This is the second part of the article on things I learned while building a simple Java based search application on top of ElasticSearch. In the first part of this article we looked at how to index data in ElasticSearch and what the mapping is. Though ElasticSearch is often called schema free specifying the mapping is still a crucial part of creating a search application. This time we will look at the query side and see how we can get our indexed talks out of it again.
Simple Search
Recall that our documents consist of a title, the date and the speaker of a talk. We have adjusted the mapping so that for the title we are using the German analyzer that stems our terms and we can search on variations of words. This curl request creates a similar index:
curl -XPUT "http://localhost:9200/blog" -d'
{
"mappings" : {
"talk" : {
"properties" : {
"title" : { "type" : "string", "store" : "yes", "analyzer" : "german" }
}
}
}
}'
Let's see how we can search on our content. We are indexing another document with a German title.

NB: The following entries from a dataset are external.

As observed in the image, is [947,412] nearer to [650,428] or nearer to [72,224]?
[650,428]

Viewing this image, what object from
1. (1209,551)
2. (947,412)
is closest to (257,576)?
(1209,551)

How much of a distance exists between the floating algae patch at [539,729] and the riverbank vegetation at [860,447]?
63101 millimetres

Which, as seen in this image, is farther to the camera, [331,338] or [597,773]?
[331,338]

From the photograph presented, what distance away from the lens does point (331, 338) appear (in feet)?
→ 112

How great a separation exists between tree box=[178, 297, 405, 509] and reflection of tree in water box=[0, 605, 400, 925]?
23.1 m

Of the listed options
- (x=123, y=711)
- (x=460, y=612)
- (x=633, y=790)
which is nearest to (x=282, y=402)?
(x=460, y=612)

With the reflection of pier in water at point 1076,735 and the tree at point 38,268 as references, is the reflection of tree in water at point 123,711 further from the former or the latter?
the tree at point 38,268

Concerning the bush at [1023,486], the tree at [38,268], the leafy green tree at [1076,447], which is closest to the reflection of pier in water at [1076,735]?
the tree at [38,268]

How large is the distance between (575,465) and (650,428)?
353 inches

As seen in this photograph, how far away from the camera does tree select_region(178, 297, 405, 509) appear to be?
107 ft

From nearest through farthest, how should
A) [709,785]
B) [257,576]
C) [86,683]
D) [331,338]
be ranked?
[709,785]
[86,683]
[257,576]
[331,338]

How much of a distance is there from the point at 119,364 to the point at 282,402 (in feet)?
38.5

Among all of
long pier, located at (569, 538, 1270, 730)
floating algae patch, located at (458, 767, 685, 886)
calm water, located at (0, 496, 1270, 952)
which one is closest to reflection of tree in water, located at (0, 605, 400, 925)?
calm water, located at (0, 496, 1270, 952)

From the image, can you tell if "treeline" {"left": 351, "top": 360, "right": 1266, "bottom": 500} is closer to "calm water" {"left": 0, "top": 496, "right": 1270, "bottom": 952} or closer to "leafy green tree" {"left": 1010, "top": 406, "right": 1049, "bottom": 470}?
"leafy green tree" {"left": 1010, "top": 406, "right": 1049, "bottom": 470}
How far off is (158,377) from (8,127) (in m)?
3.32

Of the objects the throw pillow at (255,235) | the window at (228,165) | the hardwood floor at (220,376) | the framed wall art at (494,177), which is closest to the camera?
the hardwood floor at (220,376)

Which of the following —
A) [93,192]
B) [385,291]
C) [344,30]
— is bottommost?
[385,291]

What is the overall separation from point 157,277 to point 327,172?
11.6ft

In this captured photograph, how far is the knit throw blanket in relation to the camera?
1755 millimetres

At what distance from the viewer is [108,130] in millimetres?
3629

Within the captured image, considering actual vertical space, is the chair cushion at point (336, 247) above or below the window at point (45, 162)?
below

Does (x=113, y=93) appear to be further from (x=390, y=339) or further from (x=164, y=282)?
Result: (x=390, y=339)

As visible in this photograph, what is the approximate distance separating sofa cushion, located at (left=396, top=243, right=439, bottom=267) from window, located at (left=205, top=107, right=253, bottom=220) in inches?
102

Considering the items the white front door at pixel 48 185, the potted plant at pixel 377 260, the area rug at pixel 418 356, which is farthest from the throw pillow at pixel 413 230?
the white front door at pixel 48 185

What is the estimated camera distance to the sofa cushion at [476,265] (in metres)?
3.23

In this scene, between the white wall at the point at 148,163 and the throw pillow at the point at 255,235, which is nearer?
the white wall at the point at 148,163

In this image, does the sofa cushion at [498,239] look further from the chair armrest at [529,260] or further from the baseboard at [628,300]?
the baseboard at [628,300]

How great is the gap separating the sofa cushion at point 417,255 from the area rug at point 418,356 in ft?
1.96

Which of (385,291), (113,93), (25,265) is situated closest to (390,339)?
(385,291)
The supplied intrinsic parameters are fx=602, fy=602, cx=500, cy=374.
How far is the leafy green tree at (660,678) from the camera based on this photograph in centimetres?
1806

curl -XPOST "http://localhost:9200/blog/talk/" -d'
{
"speaker" : "Florian Hopf",
"date" : "2012-07-04T19:15:00",
"title" : "Suchen und Finden mit Lucene und Solr"
}'
All searching is done on the _search
endpoint that is available on the type or index level (you can also search on multiple types and indexes by separating them with a comma). As the title field uses the German analyzer we can search on variations of the words, e.g. suche which stems to the same root as suchen, such.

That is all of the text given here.